Learn from your mistakes
You probably know that the vast majority of all new businesses fail. And if you don’t, well, here’s your reality check. But the good news is that, in the highly likely event that your first entrepreneurial venture fails, the experience doesn’t have to be a total loss. Elias says entrepreneurs should look to pull three things from the wreckage of a failed business: your relationships, your reputation and your relevant experience. “You have to make sure you take those three things from your first business to your second,” he says. “Otherwise, your odds of being successful the second time around are almost exactly the same as the first time. You’re starting from scratch all over again.”
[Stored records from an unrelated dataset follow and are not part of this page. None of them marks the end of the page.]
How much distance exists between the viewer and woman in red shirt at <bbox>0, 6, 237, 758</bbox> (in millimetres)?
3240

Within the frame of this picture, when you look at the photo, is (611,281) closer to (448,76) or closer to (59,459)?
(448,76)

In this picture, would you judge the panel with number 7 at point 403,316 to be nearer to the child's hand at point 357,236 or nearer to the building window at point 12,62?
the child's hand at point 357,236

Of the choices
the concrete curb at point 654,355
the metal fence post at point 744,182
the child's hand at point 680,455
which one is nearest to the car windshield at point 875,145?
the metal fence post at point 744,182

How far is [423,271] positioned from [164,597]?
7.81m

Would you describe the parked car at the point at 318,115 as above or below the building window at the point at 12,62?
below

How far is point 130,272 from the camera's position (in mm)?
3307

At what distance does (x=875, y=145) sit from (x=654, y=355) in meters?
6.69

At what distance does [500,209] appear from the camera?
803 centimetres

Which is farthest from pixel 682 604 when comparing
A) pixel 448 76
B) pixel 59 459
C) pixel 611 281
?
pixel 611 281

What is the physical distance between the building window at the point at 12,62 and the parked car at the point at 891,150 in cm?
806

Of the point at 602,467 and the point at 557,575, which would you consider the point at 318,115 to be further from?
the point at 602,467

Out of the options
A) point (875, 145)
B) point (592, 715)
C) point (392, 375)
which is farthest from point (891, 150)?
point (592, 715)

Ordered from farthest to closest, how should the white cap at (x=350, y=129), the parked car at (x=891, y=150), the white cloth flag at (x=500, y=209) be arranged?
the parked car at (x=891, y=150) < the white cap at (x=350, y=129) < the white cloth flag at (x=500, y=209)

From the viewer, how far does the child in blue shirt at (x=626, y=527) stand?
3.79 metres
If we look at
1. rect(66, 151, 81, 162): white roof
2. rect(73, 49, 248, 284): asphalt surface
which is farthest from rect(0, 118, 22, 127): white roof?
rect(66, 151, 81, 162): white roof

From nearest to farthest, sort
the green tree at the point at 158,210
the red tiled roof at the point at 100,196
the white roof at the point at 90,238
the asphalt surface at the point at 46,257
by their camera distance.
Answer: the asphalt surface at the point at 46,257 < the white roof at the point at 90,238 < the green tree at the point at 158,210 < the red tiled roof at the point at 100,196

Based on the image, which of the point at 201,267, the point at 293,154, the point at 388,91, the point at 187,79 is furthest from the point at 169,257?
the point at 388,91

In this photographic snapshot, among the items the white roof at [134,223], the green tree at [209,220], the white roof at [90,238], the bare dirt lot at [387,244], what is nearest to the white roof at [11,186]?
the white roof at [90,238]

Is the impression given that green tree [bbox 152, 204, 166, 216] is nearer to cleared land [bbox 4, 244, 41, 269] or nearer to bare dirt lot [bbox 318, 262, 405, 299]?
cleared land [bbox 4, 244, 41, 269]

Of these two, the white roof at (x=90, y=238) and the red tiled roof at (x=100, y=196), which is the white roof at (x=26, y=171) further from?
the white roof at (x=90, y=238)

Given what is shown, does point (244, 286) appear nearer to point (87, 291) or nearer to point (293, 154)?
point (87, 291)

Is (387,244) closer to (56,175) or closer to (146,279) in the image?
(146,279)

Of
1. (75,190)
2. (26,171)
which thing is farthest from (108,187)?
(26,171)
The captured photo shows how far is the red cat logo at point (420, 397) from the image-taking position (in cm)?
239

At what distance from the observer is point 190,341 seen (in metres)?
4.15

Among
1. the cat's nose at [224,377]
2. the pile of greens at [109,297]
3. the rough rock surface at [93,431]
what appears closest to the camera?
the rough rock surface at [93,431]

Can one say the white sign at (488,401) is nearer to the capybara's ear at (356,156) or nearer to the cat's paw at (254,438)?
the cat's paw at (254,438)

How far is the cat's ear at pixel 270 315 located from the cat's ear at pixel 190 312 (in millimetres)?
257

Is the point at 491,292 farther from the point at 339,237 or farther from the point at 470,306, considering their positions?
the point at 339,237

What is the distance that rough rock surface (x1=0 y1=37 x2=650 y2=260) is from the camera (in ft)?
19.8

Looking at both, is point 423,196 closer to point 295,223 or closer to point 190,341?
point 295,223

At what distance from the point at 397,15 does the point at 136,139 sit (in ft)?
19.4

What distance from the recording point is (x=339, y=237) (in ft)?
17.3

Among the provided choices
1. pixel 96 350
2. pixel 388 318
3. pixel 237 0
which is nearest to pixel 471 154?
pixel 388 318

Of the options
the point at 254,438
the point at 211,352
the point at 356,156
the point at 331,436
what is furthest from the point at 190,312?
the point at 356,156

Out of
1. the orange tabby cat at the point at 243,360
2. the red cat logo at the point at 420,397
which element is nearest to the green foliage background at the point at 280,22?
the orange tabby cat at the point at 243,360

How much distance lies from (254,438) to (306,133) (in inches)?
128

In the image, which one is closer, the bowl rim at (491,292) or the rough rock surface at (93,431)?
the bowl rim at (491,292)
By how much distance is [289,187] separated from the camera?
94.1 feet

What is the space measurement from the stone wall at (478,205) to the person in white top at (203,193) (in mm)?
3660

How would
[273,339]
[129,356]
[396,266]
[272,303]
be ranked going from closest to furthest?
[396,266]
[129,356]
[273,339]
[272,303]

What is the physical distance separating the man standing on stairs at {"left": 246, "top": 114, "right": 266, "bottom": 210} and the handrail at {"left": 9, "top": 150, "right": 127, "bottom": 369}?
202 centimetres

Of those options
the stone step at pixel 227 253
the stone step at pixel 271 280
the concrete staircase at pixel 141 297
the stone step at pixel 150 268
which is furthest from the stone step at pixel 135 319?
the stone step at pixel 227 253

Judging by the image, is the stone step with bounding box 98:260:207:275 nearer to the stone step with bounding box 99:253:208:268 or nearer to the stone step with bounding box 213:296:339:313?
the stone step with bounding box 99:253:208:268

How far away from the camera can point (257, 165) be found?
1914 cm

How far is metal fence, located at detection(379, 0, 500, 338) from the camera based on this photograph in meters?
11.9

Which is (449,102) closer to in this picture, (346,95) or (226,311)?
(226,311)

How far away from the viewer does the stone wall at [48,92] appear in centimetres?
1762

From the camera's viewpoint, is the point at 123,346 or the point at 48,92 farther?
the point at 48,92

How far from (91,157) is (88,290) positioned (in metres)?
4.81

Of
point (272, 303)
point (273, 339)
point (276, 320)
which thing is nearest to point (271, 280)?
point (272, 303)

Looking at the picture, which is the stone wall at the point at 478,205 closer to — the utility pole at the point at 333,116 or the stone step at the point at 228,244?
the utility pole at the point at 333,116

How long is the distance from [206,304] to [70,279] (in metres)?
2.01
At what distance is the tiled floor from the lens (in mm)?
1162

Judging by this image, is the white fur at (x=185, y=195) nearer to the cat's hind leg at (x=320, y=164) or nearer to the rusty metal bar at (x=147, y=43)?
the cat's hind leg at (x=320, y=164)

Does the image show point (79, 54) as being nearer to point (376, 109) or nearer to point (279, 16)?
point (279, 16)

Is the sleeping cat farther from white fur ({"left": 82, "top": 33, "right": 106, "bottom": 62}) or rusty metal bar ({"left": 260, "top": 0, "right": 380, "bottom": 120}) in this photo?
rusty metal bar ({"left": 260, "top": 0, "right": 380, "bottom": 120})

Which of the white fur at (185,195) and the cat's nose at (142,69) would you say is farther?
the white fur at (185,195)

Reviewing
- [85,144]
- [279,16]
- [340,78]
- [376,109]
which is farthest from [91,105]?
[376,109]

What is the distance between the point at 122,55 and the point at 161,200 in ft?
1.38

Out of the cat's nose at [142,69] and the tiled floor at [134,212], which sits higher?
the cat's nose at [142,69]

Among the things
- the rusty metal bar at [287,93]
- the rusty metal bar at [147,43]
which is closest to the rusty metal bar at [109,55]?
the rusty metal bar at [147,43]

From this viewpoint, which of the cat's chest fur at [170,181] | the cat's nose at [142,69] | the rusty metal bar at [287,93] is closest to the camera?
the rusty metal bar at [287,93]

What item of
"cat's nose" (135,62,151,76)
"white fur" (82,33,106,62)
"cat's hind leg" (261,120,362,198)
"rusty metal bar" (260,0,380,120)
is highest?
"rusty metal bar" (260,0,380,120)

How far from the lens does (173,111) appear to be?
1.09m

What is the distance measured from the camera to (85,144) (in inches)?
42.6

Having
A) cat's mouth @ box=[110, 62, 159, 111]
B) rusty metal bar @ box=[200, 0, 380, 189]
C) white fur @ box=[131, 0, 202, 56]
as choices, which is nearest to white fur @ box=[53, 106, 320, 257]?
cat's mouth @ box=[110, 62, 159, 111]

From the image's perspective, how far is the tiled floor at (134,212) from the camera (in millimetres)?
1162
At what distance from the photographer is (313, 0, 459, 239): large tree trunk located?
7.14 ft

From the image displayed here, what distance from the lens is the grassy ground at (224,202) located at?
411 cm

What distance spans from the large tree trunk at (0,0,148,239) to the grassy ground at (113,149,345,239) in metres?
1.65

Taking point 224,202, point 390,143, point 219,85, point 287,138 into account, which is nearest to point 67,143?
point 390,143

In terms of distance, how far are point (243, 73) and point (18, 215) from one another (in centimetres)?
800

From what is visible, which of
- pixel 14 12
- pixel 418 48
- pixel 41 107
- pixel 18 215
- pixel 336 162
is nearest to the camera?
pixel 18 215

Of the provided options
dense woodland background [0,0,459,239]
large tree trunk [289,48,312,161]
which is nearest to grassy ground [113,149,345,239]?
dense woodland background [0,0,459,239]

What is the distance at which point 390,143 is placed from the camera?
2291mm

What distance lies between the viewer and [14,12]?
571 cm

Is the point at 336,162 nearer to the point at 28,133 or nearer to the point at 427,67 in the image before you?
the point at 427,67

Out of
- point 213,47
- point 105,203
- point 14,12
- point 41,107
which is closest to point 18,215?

Indeed the experience of failure is often what makes good entrepreneurs into great ones. He says everyone starts off as an uninformed optimist, makes the progression to an informed pessimist as things inevitably go pear-shaped, and then, if they’re lucky and persistent, they emerge on the other side. “Then they become informed optimists,” says Ashif Mawji. That balance between pessimism and optimism is something he sees in all successful entrepreneurs. “I see the right dose of pessimism, the right dose of optimism and the right dose of efficiency,” he says. “It’s kind of like a concoction: If you have the right mix, you make a really good entrepreneur.”